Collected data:
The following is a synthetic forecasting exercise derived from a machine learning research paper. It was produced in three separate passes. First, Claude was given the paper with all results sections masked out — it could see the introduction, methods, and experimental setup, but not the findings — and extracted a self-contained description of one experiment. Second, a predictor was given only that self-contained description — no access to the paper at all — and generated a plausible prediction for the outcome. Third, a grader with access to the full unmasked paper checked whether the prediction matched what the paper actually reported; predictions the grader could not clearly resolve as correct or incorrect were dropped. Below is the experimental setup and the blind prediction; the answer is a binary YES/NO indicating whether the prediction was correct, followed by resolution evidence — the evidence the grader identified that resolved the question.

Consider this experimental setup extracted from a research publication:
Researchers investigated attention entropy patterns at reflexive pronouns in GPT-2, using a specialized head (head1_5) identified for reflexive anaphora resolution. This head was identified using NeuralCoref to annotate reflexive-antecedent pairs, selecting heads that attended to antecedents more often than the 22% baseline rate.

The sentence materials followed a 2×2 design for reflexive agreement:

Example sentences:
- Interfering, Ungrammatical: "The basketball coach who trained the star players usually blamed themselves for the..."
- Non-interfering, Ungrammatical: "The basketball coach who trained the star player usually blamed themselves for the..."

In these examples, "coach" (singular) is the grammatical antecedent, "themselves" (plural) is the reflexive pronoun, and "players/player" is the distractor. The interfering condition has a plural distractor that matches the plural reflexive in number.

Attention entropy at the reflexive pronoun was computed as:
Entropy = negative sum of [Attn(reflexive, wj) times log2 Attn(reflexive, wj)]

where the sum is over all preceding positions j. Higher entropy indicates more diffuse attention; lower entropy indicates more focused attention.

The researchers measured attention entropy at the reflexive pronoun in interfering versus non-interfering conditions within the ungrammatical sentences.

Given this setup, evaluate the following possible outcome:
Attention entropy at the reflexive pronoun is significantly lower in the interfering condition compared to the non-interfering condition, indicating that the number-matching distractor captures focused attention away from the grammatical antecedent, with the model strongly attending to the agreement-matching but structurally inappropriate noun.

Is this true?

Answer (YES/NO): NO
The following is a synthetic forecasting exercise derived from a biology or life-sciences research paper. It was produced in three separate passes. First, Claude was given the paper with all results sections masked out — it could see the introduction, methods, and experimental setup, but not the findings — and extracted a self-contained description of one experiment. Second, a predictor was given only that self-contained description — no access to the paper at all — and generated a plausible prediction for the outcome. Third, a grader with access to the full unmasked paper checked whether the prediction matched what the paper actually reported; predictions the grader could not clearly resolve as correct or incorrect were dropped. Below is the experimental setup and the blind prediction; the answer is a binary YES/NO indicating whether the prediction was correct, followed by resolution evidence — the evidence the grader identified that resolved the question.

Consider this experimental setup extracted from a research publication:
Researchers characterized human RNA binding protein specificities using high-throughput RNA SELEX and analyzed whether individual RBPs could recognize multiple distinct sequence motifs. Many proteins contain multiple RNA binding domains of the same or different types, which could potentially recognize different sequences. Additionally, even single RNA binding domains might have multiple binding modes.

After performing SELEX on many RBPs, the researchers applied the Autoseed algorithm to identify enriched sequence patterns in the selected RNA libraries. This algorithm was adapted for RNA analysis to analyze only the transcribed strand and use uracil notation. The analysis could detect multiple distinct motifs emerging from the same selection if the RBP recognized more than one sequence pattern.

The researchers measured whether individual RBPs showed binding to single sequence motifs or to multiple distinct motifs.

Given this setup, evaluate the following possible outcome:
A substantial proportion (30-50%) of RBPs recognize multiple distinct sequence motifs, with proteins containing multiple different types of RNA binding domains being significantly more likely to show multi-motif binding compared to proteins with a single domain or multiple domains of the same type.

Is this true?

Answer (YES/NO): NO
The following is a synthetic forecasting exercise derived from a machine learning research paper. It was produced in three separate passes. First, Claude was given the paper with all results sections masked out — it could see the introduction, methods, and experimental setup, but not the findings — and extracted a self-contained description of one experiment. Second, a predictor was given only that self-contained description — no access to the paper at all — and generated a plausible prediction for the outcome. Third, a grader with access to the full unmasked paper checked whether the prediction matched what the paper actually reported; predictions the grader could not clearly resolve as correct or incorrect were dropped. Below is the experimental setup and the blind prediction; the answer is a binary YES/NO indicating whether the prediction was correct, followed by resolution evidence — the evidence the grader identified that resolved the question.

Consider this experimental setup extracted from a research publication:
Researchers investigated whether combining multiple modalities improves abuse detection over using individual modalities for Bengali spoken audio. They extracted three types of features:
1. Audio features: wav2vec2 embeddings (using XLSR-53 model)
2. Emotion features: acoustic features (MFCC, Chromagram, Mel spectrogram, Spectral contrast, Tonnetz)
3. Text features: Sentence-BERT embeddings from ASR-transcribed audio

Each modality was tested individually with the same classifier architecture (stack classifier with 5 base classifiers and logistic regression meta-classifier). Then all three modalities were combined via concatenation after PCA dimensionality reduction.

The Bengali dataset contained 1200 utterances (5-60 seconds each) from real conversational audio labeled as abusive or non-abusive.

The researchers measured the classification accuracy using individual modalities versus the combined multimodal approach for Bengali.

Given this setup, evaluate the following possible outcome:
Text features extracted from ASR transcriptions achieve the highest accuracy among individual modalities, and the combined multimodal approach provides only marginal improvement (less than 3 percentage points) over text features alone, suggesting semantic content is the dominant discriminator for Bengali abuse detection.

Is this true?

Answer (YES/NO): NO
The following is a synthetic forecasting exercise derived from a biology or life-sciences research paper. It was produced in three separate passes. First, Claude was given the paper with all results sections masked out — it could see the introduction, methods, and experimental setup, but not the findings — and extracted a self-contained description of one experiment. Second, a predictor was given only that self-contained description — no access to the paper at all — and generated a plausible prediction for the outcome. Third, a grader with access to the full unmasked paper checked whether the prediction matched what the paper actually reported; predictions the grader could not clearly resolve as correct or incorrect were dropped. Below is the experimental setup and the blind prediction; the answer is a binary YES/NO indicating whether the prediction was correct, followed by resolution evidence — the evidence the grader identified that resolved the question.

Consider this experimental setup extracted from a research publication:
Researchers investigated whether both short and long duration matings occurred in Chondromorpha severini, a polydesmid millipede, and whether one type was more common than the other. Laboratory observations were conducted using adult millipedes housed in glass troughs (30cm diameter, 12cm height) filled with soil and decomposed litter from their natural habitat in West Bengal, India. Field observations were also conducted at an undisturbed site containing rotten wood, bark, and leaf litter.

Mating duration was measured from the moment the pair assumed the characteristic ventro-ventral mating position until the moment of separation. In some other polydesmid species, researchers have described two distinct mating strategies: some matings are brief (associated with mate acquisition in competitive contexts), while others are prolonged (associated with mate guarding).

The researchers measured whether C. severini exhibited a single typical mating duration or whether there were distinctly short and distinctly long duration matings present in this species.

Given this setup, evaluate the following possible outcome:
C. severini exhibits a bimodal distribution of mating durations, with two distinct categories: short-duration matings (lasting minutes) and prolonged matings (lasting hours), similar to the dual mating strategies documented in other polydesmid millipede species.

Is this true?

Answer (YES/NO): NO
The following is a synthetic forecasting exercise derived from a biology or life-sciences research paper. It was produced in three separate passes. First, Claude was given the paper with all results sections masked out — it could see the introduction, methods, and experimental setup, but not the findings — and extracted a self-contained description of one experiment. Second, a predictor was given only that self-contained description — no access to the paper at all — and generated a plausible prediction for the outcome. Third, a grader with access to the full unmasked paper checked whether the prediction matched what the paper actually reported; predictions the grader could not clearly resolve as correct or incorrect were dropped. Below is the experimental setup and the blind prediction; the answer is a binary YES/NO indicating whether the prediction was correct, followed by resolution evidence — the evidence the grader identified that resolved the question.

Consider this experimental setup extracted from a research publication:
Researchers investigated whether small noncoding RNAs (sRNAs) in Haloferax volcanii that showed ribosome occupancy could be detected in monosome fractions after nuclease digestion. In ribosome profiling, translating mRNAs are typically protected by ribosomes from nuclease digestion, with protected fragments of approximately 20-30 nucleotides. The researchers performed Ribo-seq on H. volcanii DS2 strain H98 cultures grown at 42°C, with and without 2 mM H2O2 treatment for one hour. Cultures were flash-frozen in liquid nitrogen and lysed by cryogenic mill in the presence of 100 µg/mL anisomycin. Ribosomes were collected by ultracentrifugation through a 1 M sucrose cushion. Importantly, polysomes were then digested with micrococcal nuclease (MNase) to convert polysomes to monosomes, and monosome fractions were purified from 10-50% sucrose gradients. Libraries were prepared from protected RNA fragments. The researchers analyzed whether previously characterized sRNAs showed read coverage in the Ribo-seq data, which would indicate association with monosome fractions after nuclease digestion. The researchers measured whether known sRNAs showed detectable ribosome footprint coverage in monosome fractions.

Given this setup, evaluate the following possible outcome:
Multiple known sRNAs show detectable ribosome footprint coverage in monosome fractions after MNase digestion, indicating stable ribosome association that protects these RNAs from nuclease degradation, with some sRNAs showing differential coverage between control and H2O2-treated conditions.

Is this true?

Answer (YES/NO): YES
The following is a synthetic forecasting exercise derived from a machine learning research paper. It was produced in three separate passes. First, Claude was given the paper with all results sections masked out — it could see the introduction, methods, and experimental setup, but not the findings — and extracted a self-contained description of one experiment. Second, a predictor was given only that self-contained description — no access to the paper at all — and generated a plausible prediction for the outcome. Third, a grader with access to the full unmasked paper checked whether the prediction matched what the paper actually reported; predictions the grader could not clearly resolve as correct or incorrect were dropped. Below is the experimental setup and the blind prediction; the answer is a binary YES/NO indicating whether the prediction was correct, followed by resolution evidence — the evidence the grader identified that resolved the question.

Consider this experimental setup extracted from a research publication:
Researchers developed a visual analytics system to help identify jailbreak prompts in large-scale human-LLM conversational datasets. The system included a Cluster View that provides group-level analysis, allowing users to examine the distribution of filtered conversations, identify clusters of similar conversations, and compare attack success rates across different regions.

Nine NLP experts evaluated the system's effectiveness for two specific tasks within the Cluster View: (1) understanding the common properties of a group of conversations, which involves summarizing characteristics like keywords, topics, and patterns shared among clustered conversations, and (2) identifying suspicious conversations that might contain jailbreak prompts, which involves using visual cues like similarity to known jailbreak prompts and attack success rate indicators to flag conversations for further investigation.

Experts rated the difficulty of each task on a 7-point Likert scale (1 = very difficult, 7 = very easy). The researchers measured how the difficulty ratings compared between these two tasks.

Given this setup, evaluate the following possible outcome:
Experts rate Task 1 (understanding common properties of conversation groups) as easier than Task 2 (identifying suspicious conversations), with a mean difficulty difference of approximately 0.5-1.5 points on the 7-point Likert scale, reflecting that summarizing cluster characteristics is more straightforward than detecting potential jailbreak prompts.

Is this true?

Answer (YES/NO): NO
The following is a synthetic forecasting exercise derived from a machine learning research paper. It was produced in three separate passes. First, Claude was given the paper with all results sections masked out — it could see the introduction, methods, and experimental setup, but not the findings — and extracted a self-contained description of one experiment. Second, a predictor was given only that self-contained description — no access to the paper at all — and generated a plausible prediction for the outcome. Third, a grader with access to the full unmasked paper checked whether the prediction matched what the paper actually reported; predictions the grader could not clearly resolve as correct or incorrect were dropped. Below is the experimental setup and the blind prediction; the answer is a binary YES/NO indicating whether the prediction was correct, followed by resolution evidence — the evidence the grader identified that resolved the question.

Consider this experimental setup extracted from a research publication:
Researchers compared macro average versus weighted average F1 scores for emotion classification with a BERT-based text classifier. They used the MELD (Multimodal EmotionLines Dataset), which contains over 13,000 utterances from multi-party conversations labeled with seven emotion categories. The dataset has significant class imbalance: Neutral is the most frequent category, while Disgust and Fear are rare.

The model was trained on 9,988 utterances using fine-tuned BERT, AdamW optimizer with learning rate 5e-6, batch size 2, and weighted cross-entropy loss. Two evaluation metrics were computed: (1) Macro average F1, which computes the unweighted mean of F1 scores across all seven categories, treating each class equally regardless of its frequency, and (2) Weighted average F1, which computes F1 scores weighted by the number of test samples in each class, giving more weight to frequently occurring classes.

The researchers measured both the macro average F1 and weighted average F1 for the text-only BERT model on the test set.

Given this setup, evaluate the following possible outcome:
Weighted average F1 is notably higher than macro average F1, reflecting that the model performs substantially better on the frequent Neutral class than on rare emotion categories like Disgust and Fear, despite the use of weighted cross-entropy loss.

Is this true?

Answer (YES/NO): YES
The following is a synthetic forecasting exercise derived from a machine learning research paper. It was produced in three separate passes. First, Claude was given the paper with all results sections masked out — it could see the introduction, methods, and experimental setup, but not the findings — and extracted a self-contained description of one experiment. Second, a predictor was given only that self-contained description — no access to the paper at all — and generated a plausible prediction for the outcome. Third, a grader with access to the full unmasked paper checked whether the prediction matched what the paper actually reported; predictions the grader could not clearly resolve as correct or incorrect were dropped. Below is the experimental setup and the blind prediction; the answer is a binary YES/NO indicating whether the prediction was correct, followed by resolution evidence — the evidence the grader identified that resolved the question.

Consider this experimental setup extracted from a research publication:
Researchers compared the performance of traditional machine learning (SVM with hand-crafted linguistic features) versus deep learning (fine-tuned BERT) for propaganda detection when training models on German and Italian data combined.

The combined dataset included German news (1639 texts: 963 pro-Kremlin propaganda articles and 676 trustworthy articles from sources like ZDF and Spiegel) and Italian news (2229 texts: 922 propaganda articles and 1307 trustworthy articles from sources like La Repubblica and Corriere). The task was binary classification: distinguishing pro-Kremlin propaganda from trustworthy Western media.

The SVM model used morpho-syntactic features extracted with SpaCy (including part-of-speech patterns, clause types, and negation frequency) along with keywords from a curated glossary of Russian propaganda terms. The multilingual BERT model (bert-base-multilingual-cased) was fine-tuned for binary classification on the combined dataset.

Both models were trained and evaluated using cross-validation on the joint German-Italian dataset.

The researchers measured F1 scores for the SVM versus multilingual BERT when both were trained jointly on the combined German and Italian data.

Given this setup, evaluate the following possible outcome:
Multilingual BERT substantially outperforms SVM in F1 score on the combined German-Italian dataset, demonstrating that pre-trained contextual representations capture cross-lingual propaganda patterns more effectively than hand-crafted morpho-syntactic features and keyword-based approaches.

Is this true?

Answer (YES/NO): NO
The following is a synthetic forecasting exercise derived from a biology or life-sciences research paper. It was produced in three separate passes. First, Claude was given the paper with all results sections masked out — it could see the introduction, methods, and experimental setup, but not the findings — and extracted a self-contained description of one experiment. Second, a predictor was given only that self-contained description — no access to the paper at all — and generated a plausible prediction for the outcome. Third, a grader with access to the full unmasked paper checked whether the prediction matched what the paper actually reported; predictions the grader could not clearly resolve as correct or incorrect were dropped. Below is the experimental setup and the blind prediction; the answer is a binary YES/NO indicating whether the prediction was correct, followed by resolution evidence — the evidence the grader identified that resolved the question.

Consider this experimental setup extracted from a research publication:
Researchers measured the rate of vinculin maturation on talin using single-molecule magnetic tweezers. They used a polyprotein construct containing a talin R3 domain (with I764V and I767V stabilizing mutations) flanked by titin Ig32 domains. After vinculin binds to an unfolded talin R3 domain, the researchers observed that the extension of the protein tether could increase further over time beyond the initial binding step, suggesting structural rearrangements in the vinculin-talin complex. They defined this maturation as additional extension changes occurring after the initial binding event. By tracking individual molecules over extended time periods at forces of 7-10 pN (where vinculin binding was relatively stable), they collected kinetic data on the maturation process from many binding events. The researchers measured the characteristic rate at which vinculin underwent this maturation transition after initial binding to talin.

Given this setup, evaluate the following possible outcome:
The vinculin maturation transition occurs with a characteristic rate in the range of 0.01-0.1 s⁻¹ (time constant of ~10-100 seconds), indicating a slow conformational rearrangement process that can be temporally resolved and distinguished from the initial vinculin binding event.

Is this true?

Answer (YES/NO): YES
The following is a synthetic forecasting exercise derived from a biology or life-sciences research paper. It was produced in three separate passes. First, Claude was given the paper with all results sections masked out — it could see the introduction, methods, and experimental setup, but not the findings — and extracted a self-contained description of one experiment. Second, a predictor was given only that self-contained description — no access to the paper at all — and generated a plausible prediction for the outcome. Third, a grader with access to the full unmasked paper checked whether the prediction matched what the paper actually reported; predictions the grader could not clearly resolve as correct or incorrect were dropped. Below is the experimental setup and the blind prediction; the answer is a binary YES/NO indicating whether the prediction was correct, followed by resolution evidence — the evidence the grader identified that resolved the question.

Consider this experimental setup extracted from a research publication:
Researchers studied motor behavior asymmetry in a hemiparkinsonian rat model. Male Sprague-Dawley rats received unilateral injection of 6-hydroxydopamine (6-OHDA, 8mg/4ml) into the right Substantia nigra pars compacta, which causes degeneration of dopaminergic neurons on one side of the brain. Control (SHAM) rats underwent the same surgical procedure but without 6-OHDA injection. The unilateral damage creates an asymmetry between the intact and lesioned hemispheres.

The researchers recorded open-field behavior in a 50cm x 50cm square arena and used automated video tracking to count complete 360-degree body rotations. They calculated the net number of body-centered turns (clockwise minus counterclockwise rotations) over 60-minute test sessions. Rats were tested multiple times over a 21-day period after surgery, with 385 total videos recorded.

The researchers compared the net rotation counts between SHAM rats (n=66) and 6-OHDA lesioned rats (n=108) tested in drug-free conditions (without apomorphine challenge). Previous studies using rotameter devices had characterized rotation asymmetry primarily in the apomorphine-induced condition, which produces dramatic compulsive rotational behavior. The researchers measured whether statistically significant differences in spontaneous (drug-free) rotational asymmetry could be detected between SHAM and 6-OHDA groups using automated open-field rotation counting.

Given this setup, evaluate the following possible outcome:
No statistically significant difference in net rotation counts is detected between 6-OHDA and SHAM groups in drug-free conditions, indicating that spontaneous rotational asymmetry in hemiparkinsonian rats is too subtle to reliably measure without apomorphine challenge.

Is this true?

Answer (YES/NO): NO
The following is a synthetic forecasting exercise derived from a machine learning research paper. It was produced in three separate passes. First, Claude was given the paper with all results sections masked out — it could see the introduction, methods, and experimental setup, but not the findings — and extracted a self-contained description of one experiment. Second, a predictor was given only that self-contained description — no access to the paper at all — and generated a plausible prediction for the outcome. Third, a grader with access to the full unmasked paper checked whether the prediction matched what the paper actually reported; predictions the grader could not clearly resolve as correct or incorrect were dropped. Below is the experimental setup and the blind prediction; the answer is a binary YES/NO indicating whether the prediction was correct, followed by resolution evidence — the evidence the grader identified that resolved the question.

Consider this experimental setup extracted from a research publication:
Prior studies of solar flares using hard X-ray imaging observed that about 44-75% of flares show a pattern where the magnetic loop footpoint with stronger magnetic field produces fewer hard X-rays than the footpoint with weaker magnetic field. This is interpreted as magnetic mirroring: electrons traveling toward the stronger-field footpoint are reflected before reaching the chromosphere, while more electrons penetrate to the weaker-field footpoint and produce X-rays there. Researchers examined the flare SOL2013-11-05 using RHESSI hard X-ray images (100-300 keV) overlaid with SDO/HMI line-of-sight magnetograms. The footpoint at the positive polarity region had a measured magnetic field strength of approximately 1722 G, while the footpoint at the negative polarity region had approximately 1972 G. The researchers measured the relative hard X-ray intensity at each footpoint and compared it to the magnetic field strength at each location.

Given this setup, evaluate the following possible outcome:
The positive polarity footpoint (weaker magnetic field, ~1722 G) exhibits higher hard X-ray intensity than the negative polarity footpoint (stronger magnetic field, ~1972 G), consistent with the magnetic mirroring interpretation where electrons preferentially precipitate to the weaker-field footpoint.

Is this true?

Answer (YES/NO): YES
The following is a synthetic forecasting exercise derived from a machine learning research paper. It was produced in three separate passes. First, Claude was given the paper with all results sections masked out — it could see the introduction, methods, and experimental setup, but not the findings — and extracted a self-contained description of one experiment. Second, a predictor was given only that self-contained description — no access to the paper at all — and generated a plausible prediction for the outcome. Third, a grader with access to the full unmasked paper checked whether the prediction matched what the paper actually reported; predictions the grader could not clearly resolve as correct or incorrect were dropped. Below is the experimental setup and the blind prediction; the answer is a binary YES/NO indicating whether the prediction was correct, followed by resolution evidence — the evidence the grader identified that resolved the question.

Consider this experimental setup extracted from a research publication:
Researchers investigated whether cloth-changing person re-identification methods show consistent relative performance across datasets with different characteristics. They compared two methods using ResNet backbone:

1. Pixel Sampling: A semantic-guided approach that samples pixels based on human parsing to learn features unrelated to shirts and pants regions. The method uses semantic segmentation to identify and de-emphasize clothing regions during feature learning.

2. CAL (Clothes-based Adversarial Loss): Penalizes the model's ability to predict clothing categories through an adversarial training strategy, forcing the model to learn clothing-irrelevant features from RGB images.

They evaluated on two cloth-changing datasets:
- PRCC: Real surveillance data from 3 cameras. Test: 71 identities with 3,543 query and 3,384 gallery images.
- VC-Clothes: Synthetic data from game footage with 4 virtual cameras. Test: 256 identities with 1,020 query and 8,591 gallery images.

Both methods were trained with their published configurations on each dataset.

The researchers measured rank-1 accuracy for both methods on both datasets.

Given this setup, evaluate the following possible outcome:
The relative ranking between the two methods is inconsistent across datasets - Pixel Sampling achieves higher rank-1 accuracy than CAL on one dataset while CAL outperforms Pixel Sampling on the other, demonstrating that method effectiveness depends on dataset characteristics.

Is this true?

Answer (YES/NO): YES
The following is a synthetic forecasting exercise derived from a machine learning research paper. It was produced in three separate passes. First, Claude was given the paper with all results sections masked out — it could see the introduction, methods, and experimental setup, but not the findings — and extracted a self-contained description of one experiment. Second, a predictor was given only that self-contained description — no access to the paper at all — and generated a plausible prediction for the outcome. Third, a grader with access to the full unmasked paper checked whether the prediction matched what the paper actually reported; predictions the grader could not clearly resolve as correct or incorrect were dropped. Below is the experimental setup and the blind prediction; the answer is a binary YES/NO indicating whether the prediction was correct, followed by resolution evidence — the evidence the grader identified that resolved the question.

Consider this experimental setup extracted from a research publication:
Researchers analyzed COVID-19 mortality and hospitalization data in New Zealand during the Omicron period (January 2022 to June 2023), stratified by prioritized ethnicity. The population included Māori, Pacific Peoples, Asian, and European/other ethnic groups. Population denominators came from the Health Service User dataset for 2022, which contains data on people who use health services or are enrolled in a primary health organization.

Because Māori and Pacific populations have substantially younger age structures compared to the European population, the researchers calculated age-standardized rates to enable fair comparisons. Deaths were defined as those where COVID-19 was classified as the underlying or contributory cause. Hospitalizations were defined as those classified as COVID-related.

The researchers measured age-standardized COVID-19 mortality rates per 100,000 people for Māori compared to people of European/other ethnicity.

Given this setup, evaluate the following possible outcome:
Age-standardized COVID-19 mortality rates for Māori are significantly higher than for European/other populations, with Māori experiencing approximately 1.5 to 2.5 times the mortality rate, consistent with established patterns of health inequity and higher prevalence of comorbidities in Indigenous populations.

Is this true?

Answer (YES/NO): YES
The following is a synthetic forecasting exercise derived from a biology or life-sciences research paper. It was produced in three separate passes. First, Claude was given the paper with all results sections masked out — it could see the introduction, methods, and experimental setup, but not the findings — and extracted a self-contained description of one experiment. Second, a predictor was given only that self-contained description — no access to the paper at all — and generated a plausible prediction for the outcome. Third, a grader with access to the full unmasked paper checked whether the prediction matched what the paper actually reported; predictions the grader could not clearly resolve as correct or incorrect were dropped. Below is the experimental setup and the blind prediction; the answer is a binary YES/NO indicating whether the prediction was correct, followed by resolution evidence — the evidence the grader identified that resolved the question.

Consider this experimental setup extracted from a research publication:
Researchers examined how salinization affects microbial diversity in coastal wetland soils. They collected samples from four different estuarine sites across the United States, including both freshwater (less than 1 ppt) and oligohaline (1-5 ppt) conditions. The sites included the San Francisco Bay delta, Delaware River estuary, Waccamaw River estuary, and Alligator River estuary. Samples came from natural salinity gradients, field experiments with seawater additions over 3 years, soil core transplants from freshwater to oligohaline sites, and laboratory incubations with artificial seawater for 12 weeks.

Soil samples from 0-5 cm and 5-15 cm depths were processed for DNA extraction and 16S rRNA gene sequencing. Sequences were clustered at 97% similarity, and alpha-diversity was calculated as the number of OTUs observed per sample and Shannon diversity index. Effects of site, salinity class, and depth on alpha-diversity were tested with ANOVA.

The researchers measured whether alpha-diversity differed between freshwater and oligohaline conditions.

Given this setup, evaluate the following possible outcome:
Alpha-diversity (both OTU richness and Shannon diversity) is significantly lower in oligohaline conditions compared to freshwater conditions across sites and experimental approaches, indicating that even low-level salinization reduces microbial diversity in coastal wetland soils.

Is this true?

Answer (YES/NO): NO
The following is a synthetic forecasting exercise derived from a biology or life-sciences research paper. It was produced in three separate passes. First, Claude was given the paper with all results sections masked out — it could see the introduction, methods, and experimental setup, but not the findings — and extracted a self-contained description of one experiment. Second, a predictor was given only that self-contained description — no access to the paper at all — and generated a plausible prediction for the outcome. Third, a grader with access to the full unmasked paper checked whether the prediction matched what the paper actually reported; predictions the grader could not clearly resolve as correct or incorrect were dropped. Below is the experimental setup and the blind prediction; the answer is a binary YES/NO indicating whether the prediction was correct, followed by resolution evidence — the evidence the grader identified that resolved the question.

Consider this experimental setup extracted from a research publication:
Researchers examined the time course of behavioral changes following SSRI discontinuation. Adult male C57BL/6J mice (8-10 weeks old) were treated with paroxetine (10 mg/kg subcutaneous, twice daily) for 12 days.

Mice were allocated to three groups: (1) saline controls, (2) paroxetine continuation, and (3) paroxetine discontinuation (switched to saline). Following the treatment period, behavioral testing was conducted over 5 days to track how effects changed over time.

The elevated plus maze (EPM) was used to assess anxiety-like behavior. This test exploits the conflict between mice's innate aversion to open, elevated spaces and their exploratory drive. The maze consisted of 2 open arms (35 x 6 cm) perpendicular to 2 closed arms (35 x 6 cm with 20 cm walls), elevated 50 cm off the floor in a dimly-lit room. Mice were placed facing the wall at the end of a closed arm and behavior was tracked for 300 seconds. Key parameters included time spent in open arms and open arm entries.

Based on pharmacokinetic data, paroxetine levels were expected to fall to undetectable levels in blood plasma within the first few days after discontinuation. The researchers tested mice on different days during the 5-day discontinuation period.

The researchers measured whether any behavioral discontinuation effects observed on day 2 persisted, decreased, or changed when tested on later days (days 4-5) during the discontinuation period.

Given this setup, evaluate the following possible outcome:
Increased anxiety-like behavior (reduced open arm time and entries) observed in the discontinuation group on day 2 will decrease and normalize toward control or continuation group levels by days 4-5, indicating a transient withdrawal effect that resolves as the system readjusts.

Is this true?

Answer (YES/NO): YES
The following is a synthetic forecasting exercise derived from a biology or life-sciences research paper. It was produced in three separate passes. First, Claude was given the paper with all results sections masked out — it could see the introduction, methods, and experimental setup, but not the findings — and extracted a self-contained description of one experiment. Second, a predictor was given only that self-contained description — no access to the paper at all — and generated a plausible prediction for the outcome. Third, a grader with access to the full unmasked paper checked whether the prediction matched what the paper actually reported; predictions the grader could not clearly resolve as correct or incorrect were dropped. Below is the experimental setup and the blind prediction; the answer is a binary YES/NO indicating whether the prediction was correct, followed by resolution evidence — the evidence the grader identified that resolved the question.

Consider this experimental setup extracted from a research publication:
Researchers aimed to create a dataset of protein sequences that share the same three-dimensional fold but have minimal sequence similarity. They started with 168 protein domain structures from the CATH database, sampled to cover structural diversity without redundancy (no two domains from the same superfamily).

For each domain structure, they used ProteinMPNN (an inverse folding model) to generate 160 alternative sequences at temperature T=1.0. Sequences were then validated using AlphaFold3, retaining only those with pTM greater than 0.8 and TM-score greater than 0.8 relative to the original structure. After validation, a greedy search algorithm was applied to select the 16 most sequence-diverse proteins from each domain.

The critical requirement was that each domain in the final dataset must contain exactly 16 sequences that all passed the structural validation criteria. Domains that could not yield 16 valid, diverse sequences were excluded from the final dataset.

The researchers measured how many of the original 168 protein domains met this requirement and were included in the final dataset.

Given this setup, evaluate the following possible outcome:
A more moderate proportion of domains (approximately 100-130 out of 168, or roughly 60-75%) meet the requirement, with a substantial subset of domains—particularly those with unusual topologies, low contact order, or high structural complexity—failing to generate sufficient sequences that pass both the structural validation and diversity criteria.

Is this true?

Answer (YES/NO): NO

• Exercise objective
In the entries above, find each line with the word "exhibits" and return it.

• Expected answer
C. severini exhibits a bimodal distribution of mating durations, with two distinct categories: short-duration matings (lasting minutes) and prolonged matings (lasting hours), similar to the dual mating strategies documented in other polydesmid millipede species.
The positive polarity footpoint (weaker magnetic field, ~1722 G) exhibits higher hard X-ray intensity than the negative polarity footpoint (stronger magnetic field, ~1972 G), consistent with the magnetic mirroring interpretation where electrons preferentially precipitate to the weaker-field footpoint.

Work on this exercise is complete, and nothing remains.